Женщина в золотистых очках вне операционной предпочитала исключительно деловые костюмы и почему-то сразу разрешила Полине звать ее Илоной, хотя для всех остальных она была главврачом Пироговской больницы Илоной Ильиничной Жигалевой. Молодые медсестры шарахались от нее в коридорах: она не давала спуску никому, строго спрашивала за любые нарушения и гоняла за сигареты, хотя сама постоянно таскала в кармане початую пачку и огромную старую «ковбойскую» зажигалку.
Настоящим именем Полину, конечно, уже никто не называл – поэтому она иногда ловила себя на мысли, что у нее просто появилась подружка, от которой все чего-то хотят: чтобы та шла на процедуры, на прогулку, на учебу, за печеньем в автомат на втором этаже. Полина в такие моменты стояла как вкопанная внутри одеревеневшего тела, а Кира ловко выполняла указания, старательно слушала и все запоминала. Она стала интересоваться биологией истово и фанатично, даже прибилась с молчаливого согласия Жигалевой к первокурсникам из Пятого медколледжа, который располагался тут же, при больнице, – и только это, кажется, не дало ей тогда сойти с ума.
В первый месяц жизни в больнице Кира совсем не могла смотреться в маленькие мутные зеркала в санузлах. Потом как-то раз все-таки посмотрела, разревелась и пошла к Жигалевой. Запинаясь от стыда, она поведала Илоне детали придуманной автокатастрофы, в которую «попала вместе с родителями», – благо это было подробно расписано Мироном в ее новеньком личном деле, – и попросила о помощи. Жигалева прониклась – и с тех пор вызывала Киру к себе в кабинет раз в две недели.

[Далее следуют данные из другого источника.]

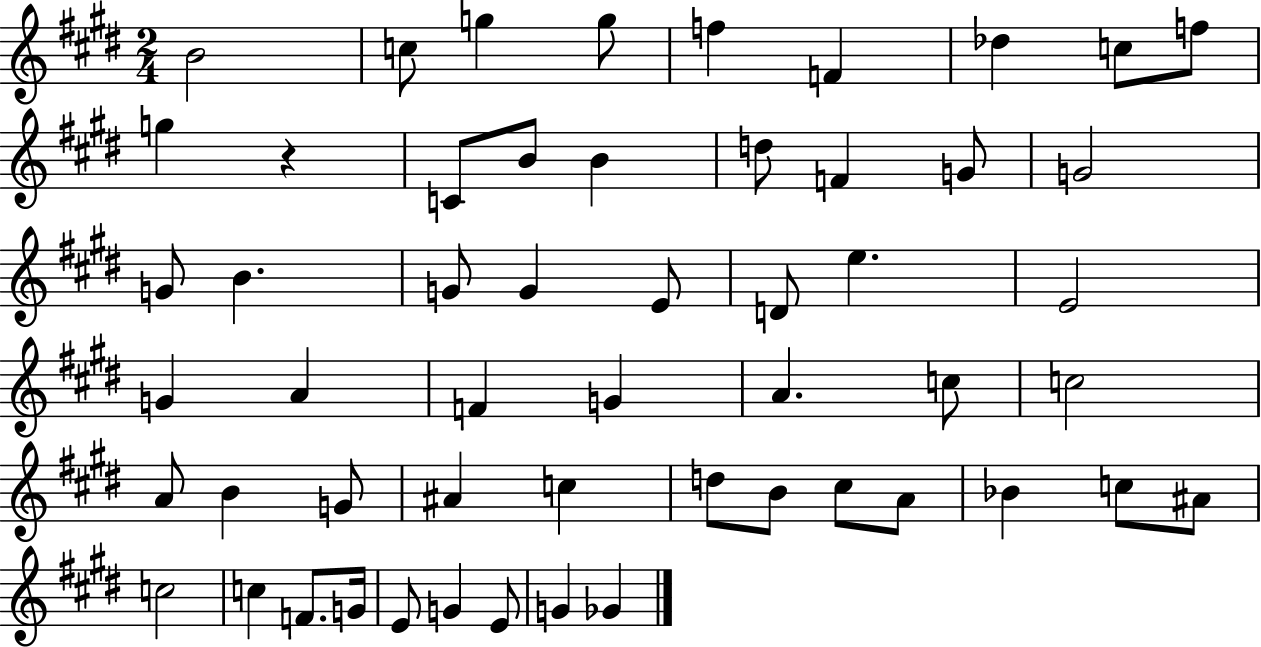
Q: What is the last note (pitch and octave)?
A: Gb4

– Угораздило тебя, милая моя. Работать и работать еще. – Она пролистывала многочисленные снимки, 3D-модели Полининого тела, бесконечные заключения и назначения. – Значит так, оформляешь себе пособие как круглой сироте, а квоту на год шлифовок я тебе, так и быть, выбью, но ты уж, будь добра, ходи и не пропускай.
Согласно плану лечения, составленному Жигалевой, выходило так, что Кире нужно делать шлифовки хотя бы раз в месяц вплоть до восемнадцати лет. «Чем дольше тянешь, тем менее эластичной становится кожа, тем меньше шансов, что шрамы исчезнут полностью», – звучали в голове девушки слова Илоны. Шлифовки врачи могли делать только под местной анестезией, которая не слишком помогала, – а шлифовать надо было днями и ночами. Звучало как кромешный ад – но ад проходимый.
И Кира пошла в него, и пыталась вы́резать из обожженного, разукрашенного рубцами существа прежнюю себя – но ее больше не было. Тело, конечно, было, да и лицо – Кире почти полностью восстановили внешность: и кукольный нос, и дерзко изогнутый рот, и даже едва заметный азиатский разрез серых глаз – все как на фото из личного дела, 3D-моделирование творило чудеса. Только вот самый глубокий шрам на левой щеке так и не сошел до конца, да еще детские веснушки с переносицы бесследно исчезли. Однако металлический шар внутри не только не пропал, но и потяжелел – теперь он проворачивался в животе и груди тем сильнее, чем более гладкой становилась ее кожа.
«Ур-родина, ур-родина…» – скрипел шар, когда она смотрела на себя в отражении больничных окон, выискивая остатки шрамов; когда безрезультатно сидела на диетах – Кира и так была патологически худой, разве что бедра ей достались чуть шире, чем все остальное, поэтому диеты не помогали. Кира поднимала руки, и те выглядели почти прозрачными на просвет, несмелыми, робкими, будто намалеванными восковым мелком на фоне кромешной темноты – и она двигалась в этой темноте, как кукла на шарнирах, ломано и неуверенно, и запрокидывала голову, и кусала губы до крови, и плакала, когда по ночам ей снился пожар – а снился он часто. Она лежала в нем, объятая пламенем, распятая на пепелище, а отец, весь в копоти и жару, рвал ее плоть, как помойный Люцифер, – и Кира просыпалась, и бежала в туалет блевать, и больше не могла уснуть.